Зайчиха молча показала глазами на балаган; Митревна с соболезнованием покачала головой и принялась ругать приисковых мужиков, которые только пьянствуют.
– Твои-то разве тоже? – спрашивала Зайчиха.
– Ох, не говори, мать! Не глядели бы глазыньки. Как лошадь у нас увели, так все и пошло. Надо бы другую лошадку-то, а денег-то про нее и не припасено. Какие уж деньги: только бы сыты… Ну, выработка-то далеко от грохота, изволь-ко пески на тачке таскать. Мужики-то смаялись совсем, ну, а с маяты-то, што ли, и сбились. Чего заробят, то и пропьют.
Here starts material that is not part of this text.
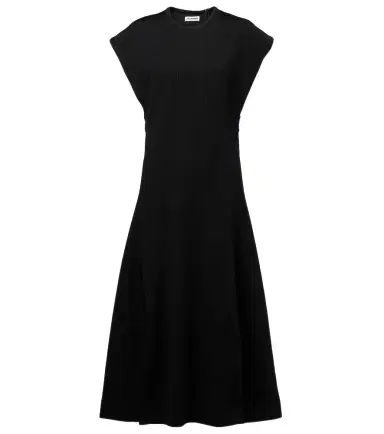 Jil Sander Ribbed-knit midi dress | Thumbnail 1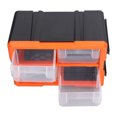thumbnail image 1 of Armoire de Rangement pour Pièces, Support pour 4 Tiroirs en PVC Plastique pour Fournitures de Bureau, 1 of 8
Митревна принадлежала к тому типу совсем изжившихся старушонок, которые, по народной пословице, в чужой век живут. Глядя на ее испитое лицо, бессмысленно моргавшие глаза, на сгорбленную спину и неверную, расслабленную старческую походку, трудно было поручиться, что вот-вот «подкатит ей под сердце» или «схватит животом» – и готова! – даже не дохнет, а только захлопает глазами, как раздавленная птица. Между тем, такими жалкими старушонками иногда держится вся семья: везде-то она все видит, все слышит, всех побранит, о всяком поплачет, и кончится часто тем, что всех перехоронит – и старика-мужа, и детей, и внучат, да еще и бобылкой будет маяться лет двадцать. Удивительно живуча человеческая натура. По заискивающему тону разговоров Митревны не трудно было угадать, что она, как это делаем и мы, грешные, совестится попросить у Зайчихи какой-нибудь пятак прямо, а считает своим долгом повести дело издалека, чтобы незаметно подойти к главной цели. Такие подходы слишком наивны, чтобы не заметить их сразу, и мне было жаль Митревны, когда она начинала плести свою жалкую околесную.